Le nombre de morts à Ciudad Juárez est passé à 40, a rapporté lundi le gouvernement.
Le secrétaire à la Sécurité et à la Protection des citoyens a indiqué dans un communiqué que l’un des 28 blessés laissés par l’incident est décédé lors du transfert aérien de Ciudad Juárez au Centre national d’investigation et de soins des brûlés (CENIAQ) situé dans la capitale mexicaine.
La plupart des victimes de l’incendie meurtrier venaient du Guatemala, du Venezuela, du Honduras et du Salvador.
Sur le nombre total de blessés, 23 restent hospitalisés, a précisé le gouvernement. Au cours du week-end, les autorités ont transporté par avion six des blessés à l’Institut national des maladies respiratoires et au CENIAQ à Mexico. Le reste des blessés reste dans différents centres de santé à Ciudad Juárez, dans l’État de Chihuahua.

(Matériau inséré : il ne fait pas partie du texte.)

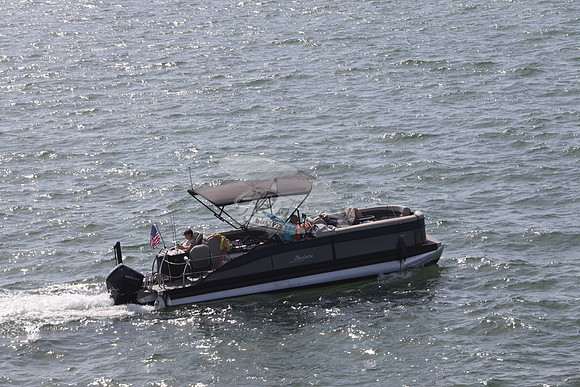 Barletta.coastal edition.cabrio.5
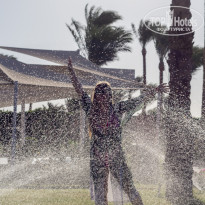 фото из отзыва ID 2725539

Le directeur de l’hôpital général de Ciudad Juárez, Carlos Tadeo Perzabal, a déclaré lundi que onze des blessés restent hospitalisés dans ce centre et sont dans un état grave, car ils ont affecté différents organes et systèmes. Il a ajouté que deux des patients subiront une procédure spéciale pour insuffisance rénale aiguë.
Dans cette affaire, des mandats d’arrêt ont été émis contre six personnes accusées d’homicide involontaire coupable et de voies de fait. Le parquet fédéral enquête également sur d’autres personnes.
Parmi les prévenus figurent trois agents de l’Institut national des migrations (INM), deux agents de sécurité du centre de détention et un migrant accusé d’avoir mis le feu.
La vidéo d’une caméra de sécurité de l’intérieur de l’installation de Ciudad Juárez a montré des gardes sortant lorsque l’incendie s’est déclaré dans la cellule où des dizaines de migrants étaient détenus sans faire la moindre tentative pour les libérer. On ne sait pas si ces gardes avaient les clés de la cellule.
Le président Andrés Manuel López Obrador a ratifié lundi qu’il n’y aura pas d’impunité pour les coupables de l’incident survenu dans la nuit du 27 mars.
Interrogé sur la question de savoir si le chef de l’INM, Francisco Garduño, serait poursuivi pour non-respect de l’ordre présidentiel de ne pas engager des sociétés de sécurité privées pour la sécurité des installations publiques, López Obrador a demandé d’attendre l’avancement des enquêtes menées par le Bureau du Procureur général de la République.
La sécurité du centre où s’est produit l’événement mortel était confiée à la société privée Grupo de Seguridad Privada CAMSA.